The Licensing Landscape
The traditional licensing frameworks that govern creative works are adapting — sometimes awkwardly — to the realities of AI-generated content. Creative Commons, the most widely used open licensing system, has grappled with how its licenses apply when one or both parties in the licensing relationship is a machine. CC licenses require an underlying copyright to function; if an AI-generated work is not copyrightable, applying a CC license to it is arguably meaningless, since there are no rights to license.
In response, several new licensing frameworks have emerged specifically for AI-generated and AI-assisted content. The Responsible AI Licenses (RAIL) framework, originally developed for model weights, has been extended to cover model outputs. Some creators have adopted bespoke licenses that specify the degree of AI involvement and the terms under which the work can be used, modified, or used as training data for other models.

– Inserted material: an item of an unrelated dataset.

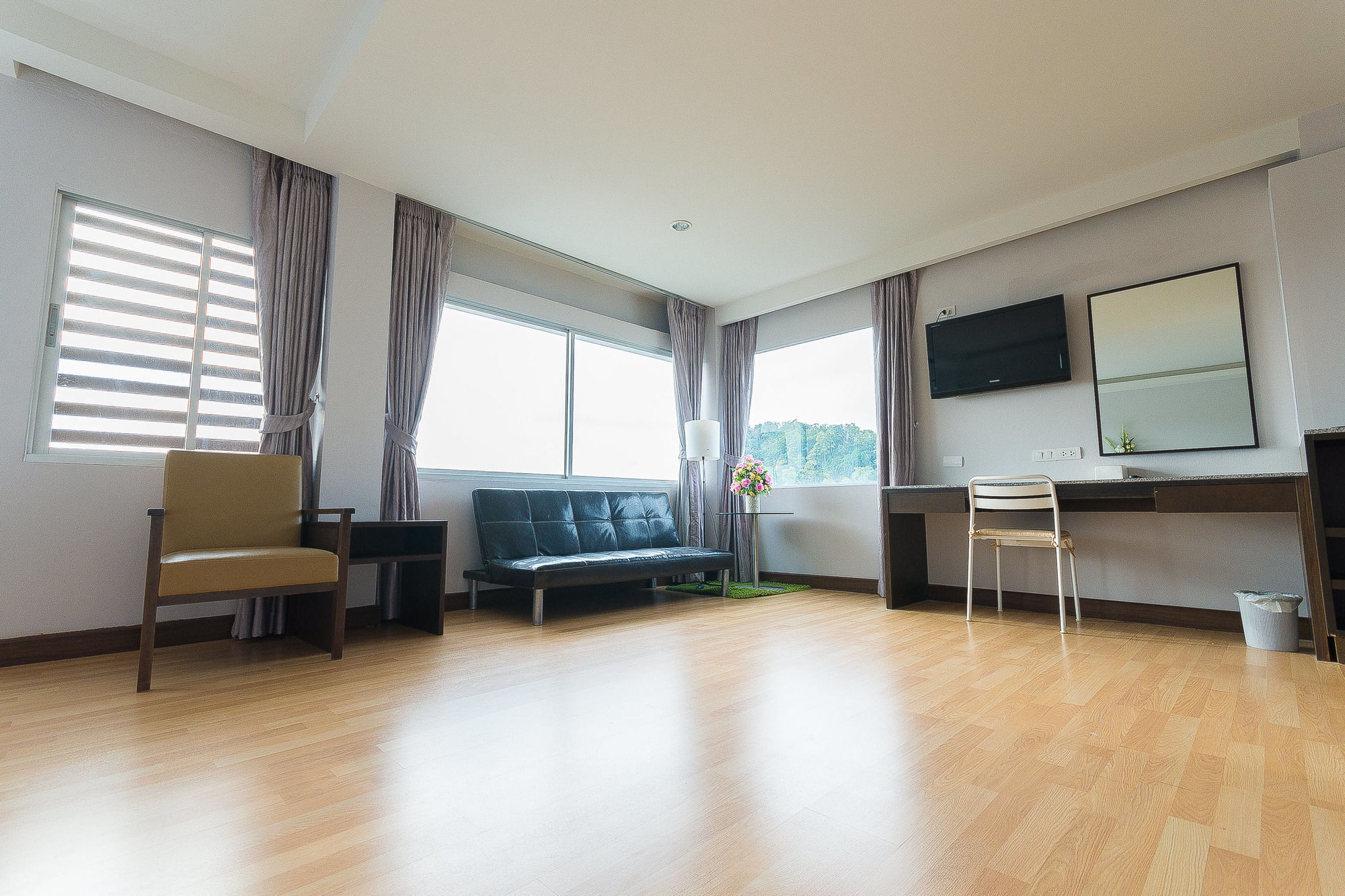 Sinkiat Buri Hotel Satun Esterno foto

Stock photography platforms are navigating this transition with varying approaches. Shutterstock was among the first to accept AI-generated images into its library, launching a dedicated contributor fund to compensate artists whose work was used in training. Adobe Stock accepts Firefly-generated content but requires AI-generated images to be clearly labeled and restricts them to the editorial category. Getty Images banned AI-generated content entirely from its platform, doubling down on its commitment to human-created imagery and its ongoing litigation against Stability AI. These divergent strategies reflect genuine uncertainty about how the market will value AI-generated content relative to human-created work.
Looking Ahead
The legal framework surrounding AI-generated art is far from settled, but several trends point toward the likely shape of things to come. First, transparency requirements are converging globally. Whether through legislation like the EU AI Act, industry self-regulation, or marketplace requirements, the expectation that AI-generated content will be clearly identified is becoming universal. Content provenance standards like C2PA, which embed verifiable metadata about how an image was created, are gaining adoption among both AI platforms and traditional camera manufacturers.
Second, some form of training data compensation is likely to emerge, though its structure remains uncertain. Whether through compulsory licensing, collective bargaining agreements modeled on music royalties, or voluntary industry frameworks, the current status quo — where training data is used without compensation — faces too much legal and political pressure to persist indefinitely. The question is whether compensation will be structured in a way that is practical to implement at the scale of modern AI training.
Third, the distinction between AI-generated and AI-assisted work will continue to blur as creative tools become more deeply integrated with AI capabilities. When every version of Photoshop, Procreate, and Blender includes generative AI features, the concept of "AI-free" art will become increasingly difficult to define. The legal framework will need to evolve toward a spectrum of human involvement rather than a binary classification.
For creators working today, the most pragmatic approach is to stay informed, document your process, be transparent about your methods, and pay close attention to the terms of the platforms you use. The law will eventually catch up to the technology. In the meantime, building habits of responsible creation is the best protection any artist — human or human-plus-AI — can have.